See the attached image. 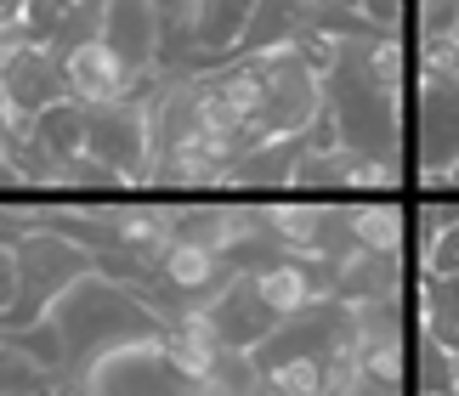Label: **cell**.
Returning <instances> with one entry per match:
<instances>
[{
  "instance_id": "obj_1",
  "label": "cell",
  "mask_w": 459,
  "mask_h": 396,
  "mask_svg": "<svg viewBox=\"0 0 459 396\" xmlns=\"http://www.w3.org/2000/svg\"><path fill=\"white\" fill-rule=\"evenodd\" d=\"M51 323H57V334L68 346L74 374L91 368L97 357L119 351V346H136V340H159V334H165V323L131 295V283H119L108 272H85L74 289L51 306ZM74 374H68V380H74Z\"/></svg>"
},
{
  "instance_id": "obj_2",
  "label": "cell",
  "mask_w": 459,
  "mask_h": 396,
  "mask_svg": "<svg viewBox=\"0 0 459 396\" xmlns=\"http://www.w3.org/2000/svg\"><path fill=\"white\" fill-rule=\"evenodd\" d=\"M12 255H17V300H12V312L0 317V329H29V323L51 317V306L74 289L85 272H97V261L85 255L74 238H63L57 227H46V221L17 232Z\"/></svg>"
},
{
  "instance_id": "obj_3",
  "label": "cell",
  "mask_w": 459,
  "mask_h": 396,
  "mask_svg": "<svg viewBox=\"0 0 459 396\" xmlns=\"http://www.w3.org/2000/svg\"><path fill=\"white\" fill-rule=\"evenodd\" d=\"M63 391H74V396H193V385L176 374L170 351H165V334L97 357V363L80 368Z\"/></svg>"
},
{
  "instance_id": "obj_4",
  "label": "cell",
  "mask_w": 459,
  "mask_h": 396,
  "mask_svg": "<svg viewBox=\"0 0 459 396\" xmlns=\"http://www.w3.org/2000/svg\"><path fill=\"white\" fill-rule=\"evenodd\" d=\"M85 153L97 165H108L126 187H153V114L148 102H114V108H91V125H85Z\"/></svg>"
},
{
  "instance_id": "obj_5",
  "label": "cell",
  "mask_w": 459,
  "mask_h": 396,
  "mask_svg": "<svg viewBox=\"0 0 459 396\" xmlns=\"http://www.w3.org/2000/svg\"><path fill=\"white\" fill-rule=\"evenodd\" d=\"M255 63L267 74V108H261L267 136H307L324 119V74L301 51H273V57H255Z\"/></svg>"
},
{
  "instance_id": "obj_6",
  "label": "cell",
  "mask_w": 459,
  "mask_h": 396,
  "mask_svg": "<svg viewBox=\"0 0 459 396\" xmlns=\"http://www.w3.org/2000/svg\"><path fill=\"white\" fill-rule=\"evenodd\" d=\"M153 80V74H148ZM148 80L119 57V51L102 40V34H85V40L63 46V85L68 97L85 102V108H114V102H131L148 91Z\"/></svg>"
},
{
  "instance_id": "obj_7",
  "label": "cell",
  "mask_w": 459,
  "mask_h": 396,
  "mask_svg": "<svg viewBox=\"0 0 459 396\" xmlns=\"http://www.w3.org/2000/svg\"><path fill=\"white\" fill-rule=\"evenodd\" d=\"M204 317H210V329H216L221 351H244V357L255 346H267V334L284 323L267 300H261L250 272H227V283L204 300Z\"/></svg>"
},
{
  "instance_id": "obj_8",
  "label": "cell",
  "mask_w": 459,
  "mask_h": 396,
  "mask_svg": "<svg viewBox=\"0 0 459 396\" xmlns=\"http://www.w3.org/2000/svg\"><path fill=\"white\" fill-rule=\"evenodd\" d=\"M97 34L143 80L165 68V6H159V0H102L97 6Z\"/></svg>"
},
{
  "instance_id": "obj_9",
  "label": "cell",
  "mask_w": 459,
  "mask_h": 396,
  "mask_svg": "<svg viewBox=\"0 0 459 396\" xmlns=\"http://www.w3.org/2000/svg\"><path fill=\"white\" fill-rule=\"evenodd\" d=\"M459 165V80H420V182Z\"/></svg>"
},
{
  "instance_id": "obj_10",
  "label": "cell",
  "mask_w": 459,
  "mask_h": 396,
  "mask_svg": "<svg viewBox=\"0 0 459 396\" xmlns=\"http://www.w3.org/2000/svg\"><path fill=\"white\" fill-rule=\"evenodd\" d=\"M329 289L334 300H385L403 295V255H380V249H346L341 261H329Z\"/></svg>"
},
{
  "instance_id": "obj_11",
  "label": "cell",
  "mask_w": 459,
  "mask_h": 396,
  "mask_svg": "<svg viewBox=\"0 0 459 396\" xmlns=\"http://www.w3.org/2000/svg\"><path fill=\"white\" fill-rule=\"evenodd\" d=\"M301 148H307V136H267V142H255V148H244L233 159L227 187H238V193H278V187H284L290 193Z\"/></svg>"
},
{
  "instance_id": "obj_12",
  "label": "cell",
  "mask_w": 459,
  "mask_h": 396,
  "mask_svg": "<svg viewBox=\"0 0 459 396\" xmlns=\"http://www.w3.org/2000/svg\"><path fill=\"white\" fill-rule=\"evenodd\" d=\"M159 278L170 283L176 295H182L187 306H204L210 295L227 283V261L216 255V249H204V244H187V238H176L170 249H165V261L153 266Z\"/></svg>"
},
{
  "instance_id": "obj_13",
  "label": "cell",
  "mask_w": 459,
  "mask_h": 396,
  "mask_svg": "<svg viewBox=\"0 0 459 396\" xmlns=\"http://www.w3.org/2000/svg\"><path fill=\"white\" fill-rule=\"evenodd\" d=\"M312 23H317V17L301 6V0H255V17H250V29H244L238 57H273V51H295Z\"/></svg>"
},
{
  "instance_id": "obj_14",
  "label": "cell",
  "mask_w": 459,
  "mask_h": 396,
  "mask_svg": "<svg viewBox=\"0 0 459 396\" xmlns=\"http://www.w3.org/2000/svg\"><path fill=\"white\" fill-rule=\"evenodd\" d=\"M420 221V278H459V204H426Z\"/></svg>"
},
{
  "instance_id": "obj_15",
  "label": "cell",
  "mask_w": 459,
  "mask_h": 396,
  "mask_svg": "<svg viewBox=\"0 0 459 396\" xmlns=\"http://www.w3.org/2000/svg\"><path fill=\"white\" fill-rule=\"evenodd\" d=\"M403 210L380 204V198H351L346 204V232L351 249H380V255H403Z\"/></svg>"
},
{
  "instance_id": "obj_16",
  "label": "cell",
  "mask_w": 459,
  "mask_h": 396,
  "mask_svg": "<svg viewBox=\"0 0 459 396\" xmlns=\"http://www.w3.org/2000/svg\"><path fill=\"white\" fill-rule=\"evenodd\" d=\"M290 193H351V153L346 148H301Z\"/></svg>"
},
{
  "instance_id": "obj_17",
  "label": "cell",
  "mask_w": 459,
  "mask_h": 396,
  "mask_svg": "<svg viewBox=\"0 0 459 396\" xmlns=\"http://www.w3.org/2000/svg\"><path fill=\"white\" fill-rule=\"evenodd\" d=\"M420 334L426 340H437L443 351H454L459 357V300L454 295H443V283H431V278H420Z\"/></svg>"
},
{
  "instance_id": "obj_18",
  "label": "cell",
  "mask_w": 459,
  "mask_h": 396,
  "mask_svg": "<svg viewBox=\"0 0 459 396\" xmlns=\"http://www.w3.org/2000/svg\"><path fill=\"white\" fill-rule=\"evenodd\" d=\"M278 396H324V357H295V363H278L273 374H261Z\"/></svg>"
},
{
  "instance_id": "obj_19",
  "label": "cell",
  "mask_w": 459,
  "mask_h": 396,
  "mask_svg": "<svg viewBox=\"0 0 459 396\" xmlns=\"http://www.w3.org/2000/svg\"><path fill=\"white\" fill-rule=\"evenodd\" d=\"M420 80H459V34H420Z\"/></svg>"
},
{
  "instance_id": "obj_20",
  "label": "cell",
  "mask_w": 459,
  "mask_h": 396,
  "mask_svg": "<svg viewBox=\"0 0 459 396\" xmlns=\"http://www.w3.org/2000/svg\"><path fill=\"white\" fill-rule=\"evenodd\" d=\"M12 300H17V255H12V244L0 238V317L12 312Z\"/></svg>"
},
{
  "instance_id": "obj_21",
  "label": "cell",
  "mask_w": 459,
  "mask_h": 396,
  "mask_svg": "<svg viewBox=\"0 0 459 396\" xmlns=\"http://www.w3.org/2000/svg\"><path fill=\"white\" fill-rule=\"evenodd\" d=\"M363 12L375 17V29H397L403 23V0H363Z\"/></svg>"
},
{
  "instance_id": "obj_22",
  "label": "cell",
  "mask_w": 459,
  "mask_h": 396,
  "mask_svg": "<svg viewBox=\"0 0 459 396\" xmlns=\"http://www.w3.org/2000/svg\"><path fill=\"white\" fill-rule=\"evenodd\" d=\"M29 6H34V0H0V12H6V17H29Z\"/></svg>"
},
{
  "instance_id": "obj_23",
  "label": "cell",
  "mask_w": 459,
  "mask_h": 396,
  "mask_svg": "<svg viewBox=\"0 0 459 396\" xmlns=\"http://www.w3.org/2000/svg\"><path fill=\"white\" fill-rule=\"evenodd\" d=\"M431 187H454V193H459V165H448V170H443V176H437V182H431Z\"/></svg>"
},
{
  "instance_id": "obj_24",
  "label": "cell",
  "mask_w": 459,
  "mask_h": 396,
  "mask_svg": "<svg viewBox=\"0 0 459 396\" xmlns=\"http://www.w3.org/2000/svg\"><path fill=\"white\" fill-rule=\"evenodd\" d=\"M431 283H443V295H454V300H459V278H431Z\"/></svg>"
},
{
  "instance_id": "obj_25",
  "label": "cell",
  "mask_w": 459,
  "mask_h": 396,
  "mask_svg": "<svg viewBox=\"0 0 459 396\" xmlns=\"http://www.w3.org/2000/svg\"><path fill=\"white\" fill-rule=\"evenodd\" d=\"M159 6H165V17H170V12H182V0H159Z\"/></svg>"
},
{
  "instance_id": "obj_26",
  "label": "cell",
  "mask_w": 459,
  "mask_h": 396,
  "mask_svg": "<svg viewBox=\"0 0 459 396\" xmlns=\"http://www.w3.org/2000/svg\"><path fill=\"white\" fill-rule=\"evenodd\" d=\"M57 396H74V391H57Z\"/></svg>"
}]
</instances>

::::

The task: Filter the entries above and copy out every line that contains the string "instances".

Correct response:
Returning <instances> with one entry per match:
<instances>
</instances>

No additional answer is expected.